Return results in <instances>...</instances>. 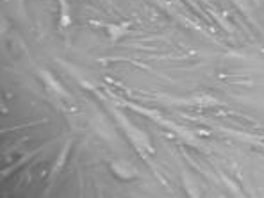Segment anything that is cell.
I'll list each match as a JSON object with an SVG mask.
<instances>
[{
  "instance_id": "6",
  "label": "cell",
  "mask_w": 264,
  "mask_h": 198,
  "mask_svg": "<svg viewBox=\"0 0 264 198\" xmlns=\"http://www.w3.org/2000/svg\"><path fill=\"white\" fill-rule=\"evenodd\" d=\"M61 5V27H68L72 18H70V5L68 0H59Z\"/></svg>"
},
{
  "instance_id": "4",
  "label": "cell",
  "mask_w": 264,
  "mask_h": 198,
  "mask_svg": "<svg viewBox=\"0 0 264 198\" xmlns=\"http://www.w3.org/2000/svg\"><path fill=\"white\" fill-rule=\"evenodd\" d=\"M70 148H72V141H66V145L63 146V150L59 152V157H57L56 165H54V168H52V171H50V180L56 179V175L59 173L61 168H63V165L66 163V157H68Z\"/></svg>"
},
{
  "instance_id": "5",
  "label": "cell",
  "mask_w": 264,
  "mask_h": 198,
  "mask_svg": "<svg viewBox=\"0 0 264 198\" xmlns=\"http://www.w3.org/2000/svg\"><path fill=\"white\" fill-rule=\"evenodd\" d=\"M129 27H130L129 22H125V24H118V25H113V24L106 25L107 33H109V38H111L113 43L118 41V39H120L121 36H123V34H125L127 31H129Z\"/></svg>"
},
{
  "instance_id": "3",
  "label": "cell",
  "mask_w": 264,
  "mask_h": 198,
  "mask_svg": "<svg viewBox=\"0 0 264 198\" xmlns=\"http://www.w3.org/2000/svg\"><path fill=\"white\" fill-rule=\"evenodd\" d=\"M111 170L114 171L116 177H120V179H134L136 175H138V170L132 168V166L127 163V161H114L111 165Z\"/></svg>"
},
{
  "instance_id": "1",
  "label": "cell",
  "mask_w": 264,
  "mask_h": 198,
  "mask_svg": "<svg viewBox=\"0 0 264 198\" xmlns=\"http://www.w3.org/2000/svg\"><path fill=\"white\" fill-rule=\"evenodd\" d=\"M113 114H114V118L118 120V123L121 125V129L125 131L127 136L130 137V141L134 143L139 150H150V152H152V146H150L149 137H147V134H145V132H141L139 129H136L134 125H130V122L120 113V111L113 109Z\"/></svg>"
},
{
  "instance_id": "2",
  "label": "cell",
  "mask_w": 264,
  "mask_h": 198,
  "mask_svg": "<svg viewBox=\"0 0 264 198\" xmlns=\"http://www.w3.org/2000/svg\"><path fill=\"white\" fill-rule=\"evenodd\" d=\"M38 75L41 77V80L46 84L48 90L56 91V93L59 95V97H63V99H68V100L72 99V95L65 90V86H61V82H57L56 77L52 75L50 71H46L45 68H39V70H38Z\"/></svg>"
},
{
  "instance_id": "7",
  "label": "cell",
  "mask_w": 264,
  "mask_h": 198,
  "mask_svg": "<svg viewBox=\"0 0 264 198\" xmlns=\"http://www.w3.org/2000/svg\"><path fill=\"white\" fill-rule=\"evenodd\" d=\"M20 2H22V0H20Z\"/></svg>"
}]
</instances>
···
§ **Required work**
Determine how many lines of the entries above contain the string "path", and state only that number.

§ **Solution to the problem**
7